Virginie Martin : Ce que je dis dans le livre, c'est que souvent notamment en France avec notre cadre Républicain et ce concept de "République une et indivisible", dans un pays en plus qui a été un grand pays colonisateur, un pays qui a tenu longtemps une posture surplombante. Cela était presque légitime, il en avait le pouvoir, la puissance économique, diplomatique, militaire… C'était la conquête du monde.

De manière exogène - avec les pays colonisés par exemple que l'on allait éduquer - et endogène au sein même de nos frontières, on disait : "tu seras une et indivisible", à savoir, "tu ne seras pas un homme ou une femme", "tu ne seras pas un catholique, un juif ou un athée", "tu ne seras pas un noir ou un blanc", "tu seras un citoyen républicain de cette République une et indivisible". Ce schéma prône une espèce d'universalisme. Quand c'est exogène, la France demande donc à l'autre de lui ressembler : "moi je sais, je vais t'éduquer, te laïciser etc." voire même "je mets une administration française dans tout le Maghreb".
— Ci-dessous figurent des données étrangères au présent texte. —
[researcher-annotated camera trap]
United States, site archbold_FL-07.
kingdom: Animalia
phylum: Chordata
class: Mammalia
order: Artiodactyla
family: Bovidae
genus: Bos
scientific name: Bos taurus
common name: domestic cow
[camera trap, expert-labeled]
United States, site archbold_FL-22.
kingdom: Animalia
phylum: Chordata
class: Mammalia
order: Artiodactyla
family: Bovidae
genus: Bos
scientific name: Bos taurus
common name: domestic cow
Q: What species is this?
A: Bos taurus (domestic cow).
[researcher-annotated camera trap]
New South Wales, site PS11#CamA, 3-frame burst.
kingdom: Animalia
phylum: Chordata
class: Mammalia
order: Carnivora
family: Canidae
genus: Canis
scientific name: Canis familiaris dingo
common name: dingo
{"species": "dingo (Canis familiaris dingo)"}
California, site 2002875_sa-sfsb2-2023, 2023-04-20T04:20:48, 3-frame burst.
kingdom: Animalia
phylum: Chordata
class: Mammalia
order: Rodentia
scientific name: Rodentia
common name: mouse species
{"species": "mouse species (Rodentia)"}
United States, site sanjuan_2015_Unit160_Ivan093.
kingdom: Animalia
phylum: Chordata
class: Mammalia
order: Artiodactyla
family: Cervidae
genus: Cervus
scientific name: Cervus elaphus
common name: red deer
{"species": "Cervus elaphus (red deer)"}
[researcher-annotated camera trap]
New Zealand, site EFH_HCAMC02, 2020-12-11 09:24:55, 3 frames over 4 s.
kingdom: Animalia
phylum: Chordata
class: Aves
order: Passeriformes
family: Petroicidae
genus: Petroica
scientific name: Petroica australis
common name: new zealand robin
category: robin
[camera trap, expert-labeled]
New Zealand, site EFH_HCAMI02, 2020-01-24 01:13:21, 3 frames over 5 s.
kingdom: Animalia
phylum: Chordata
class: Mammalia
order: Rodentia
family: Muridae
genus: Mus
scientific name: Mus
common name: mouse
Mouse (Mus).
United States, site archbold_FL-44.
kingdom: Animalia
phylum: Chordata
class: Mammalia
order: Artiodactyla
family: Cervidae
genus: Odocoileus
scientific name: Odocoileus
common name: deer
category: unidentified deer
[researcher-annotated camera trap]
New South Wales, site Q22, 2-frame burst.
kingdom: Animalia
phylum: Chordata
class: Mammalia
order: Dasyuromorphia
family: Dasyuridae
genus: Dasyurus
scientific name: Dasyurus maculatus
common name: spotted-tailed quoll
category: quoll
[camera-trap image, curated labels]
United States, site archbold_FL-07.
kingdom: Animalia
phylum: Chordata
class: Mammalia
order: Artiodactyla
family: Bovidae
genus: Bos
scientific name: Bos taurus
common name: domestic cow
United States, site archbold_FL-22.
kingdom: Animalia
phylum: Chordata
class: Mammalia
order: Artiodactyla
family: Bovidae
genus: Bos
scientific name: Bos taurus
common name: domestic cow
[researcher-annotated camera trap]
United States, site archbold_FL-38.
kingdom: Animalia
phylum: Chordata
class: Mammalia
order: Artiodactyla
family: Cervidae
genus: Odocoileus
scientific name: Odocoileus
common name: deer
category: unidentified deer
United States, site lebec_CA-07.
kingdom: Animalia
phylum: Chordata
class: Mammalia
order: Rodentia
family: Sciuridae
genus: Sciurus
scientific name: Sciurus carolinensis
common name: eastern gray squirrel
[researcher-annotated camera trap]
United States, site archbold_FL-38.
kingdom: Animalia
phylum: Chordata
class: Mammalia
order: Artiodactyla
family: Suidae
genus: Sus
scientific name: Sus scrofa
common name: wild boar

Et aux citoyens en France, de manière endogène, la République étant une et indivisible, elle ne peut pas voir les différences. Que l'individu soit une femme, soit noir, soit homosexuel, la République s'en moque puisque l'individu est un citoyen français, c'est tout.

Une fois que le monde change, qu'il s'ouvre et que les "diverses diversités"commencent à s'exprimer, - les femmes, les homosexuels etc. - on peut se demander à qui parle cette République en fait.

Quand on lève le voile sur ce projet républicain qui fait commun de manière assez facile, on se rend compte que ce modèle lisse toutes les différences, il les lisse excessivement.

Mais ce projet républicain les lisse au nom d'un principe plus fort, celui de la nation française !

Prenons la République française dans les années 40-50. Ce projet qui affirme faire commun au nom de principes supérieurs, ne bénéficie pas aux femmes qui n'ont pas le droit de porter plainte pour viol entre époux, qui ont à peine le droit de voter, ni aux Algériens encore sous domination française, et pas non plus aux homosexuels avec la pénalisation de l'homosexualité maintenue jusque dans les années 80.

Finalement on se rend compte que ce ne sont pas les principes qui sont supérieurs, c'est une sorte de caste un peu endogamique ultra blanche, ultra masculine, plutôt aisée, et qui peut  dicter finalement sa loi au nom de principes absolument supérieurs mais ayant oublié tout le monde.

Cela s'améliore car les différences se manifestent mais encore aujourd'hui on est à 25% d'écart de salaire entre les hommes et les femmes. Ce livre raconte cette "story telling" de cette République une et indivisible, pavée de bonnes intentions j'insiste, mais qui ne bénéficie qu'à un grand nombre, encore de nos jours, qui est généralement masculin, d'origine très franco-française, et plutôt présent dans des réseaux de domination, d'influence tel que les Francs-maçons même si je n'ai rien contre eux ! Quand elle est affolée comme cela a été le cas après les attentats de janvier, elle s'accroche à cela.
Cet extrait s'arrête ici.